== Extracted entries

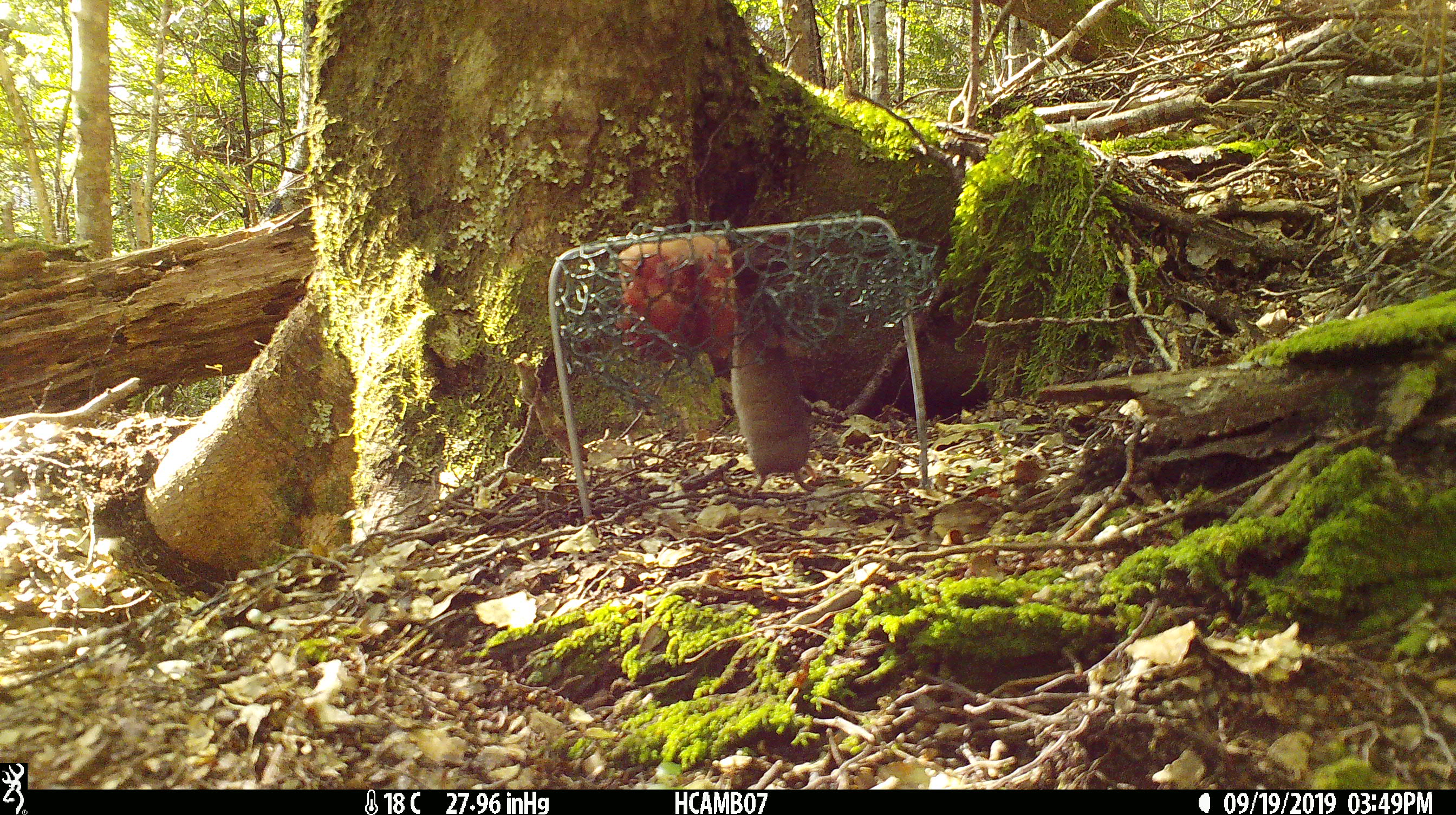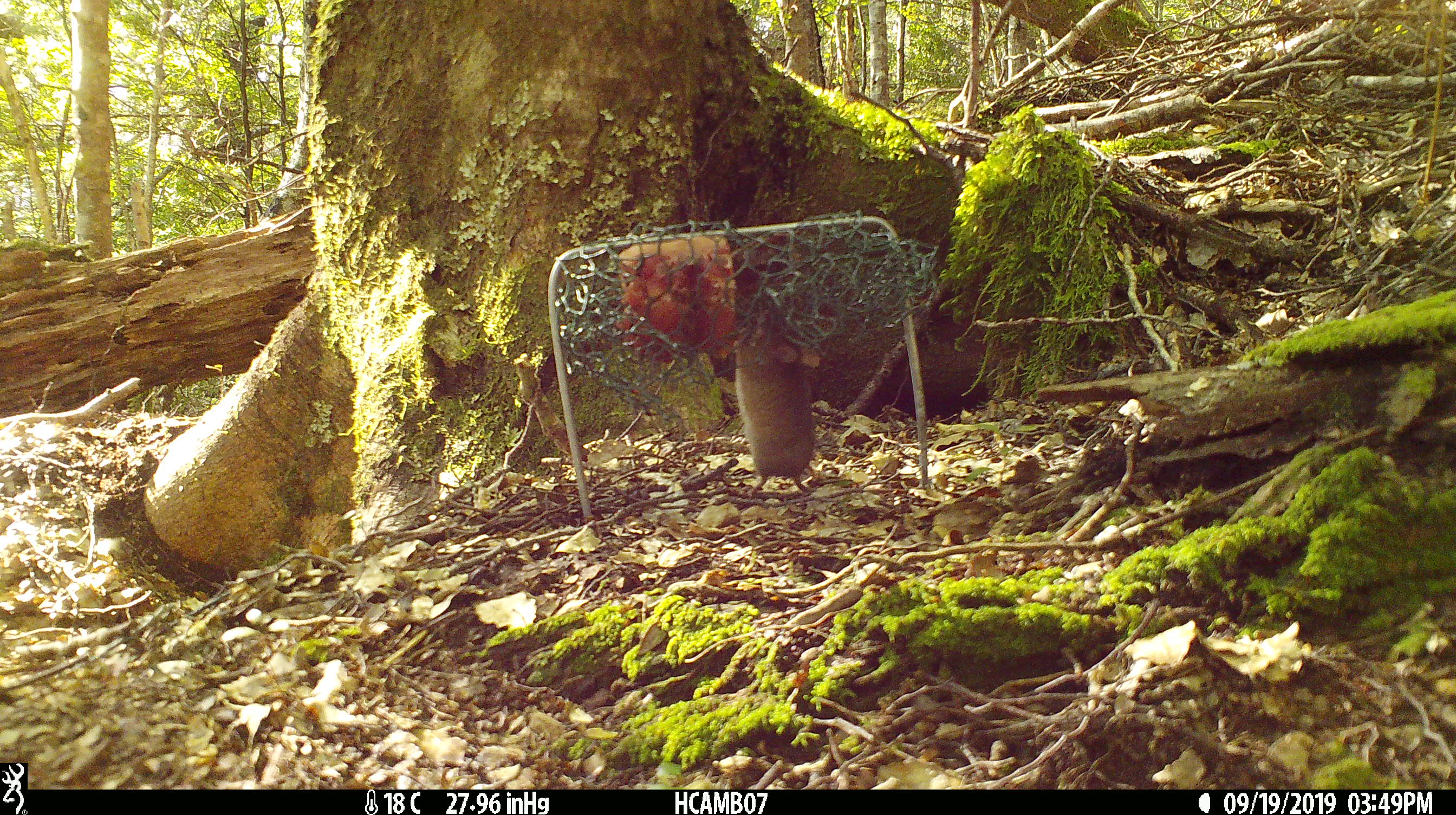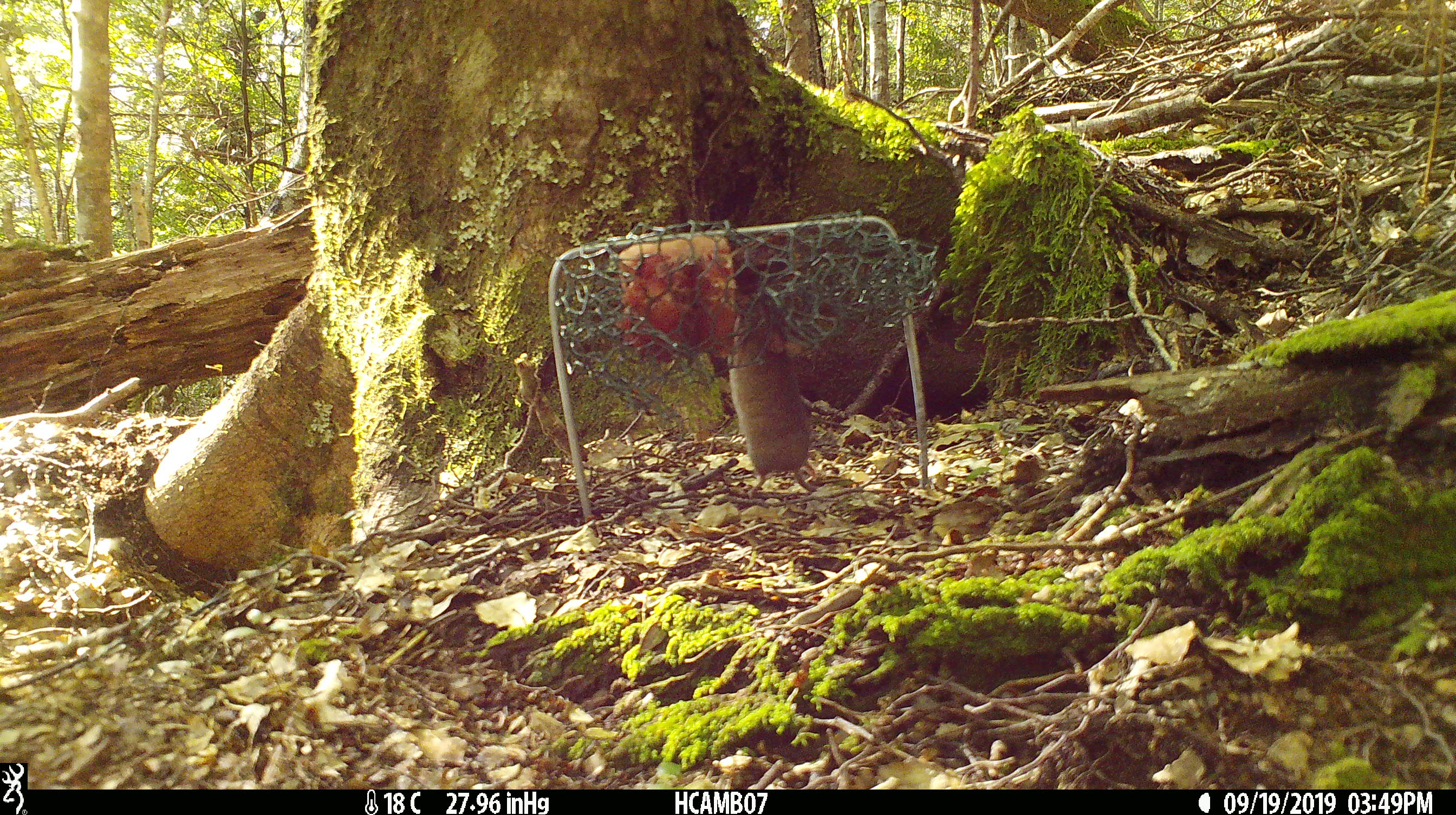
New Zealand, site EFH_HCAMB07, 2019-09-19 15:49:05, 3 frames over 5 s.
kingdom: Animalia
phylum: Chordata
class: Mammalia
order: Rodentia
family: Muridae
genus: Mus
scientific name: Mus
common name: mouse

====

What you will do:
From the line that contains "phylum: Chordata" down to the last line of the material above, copy every line word for word, both ends included.

Solution to the exercise:
phylum: Chordata
class: Mammalia
order: Rodentia
family: Muridae
genus: Mus
scientific name: Mus
common name: mouse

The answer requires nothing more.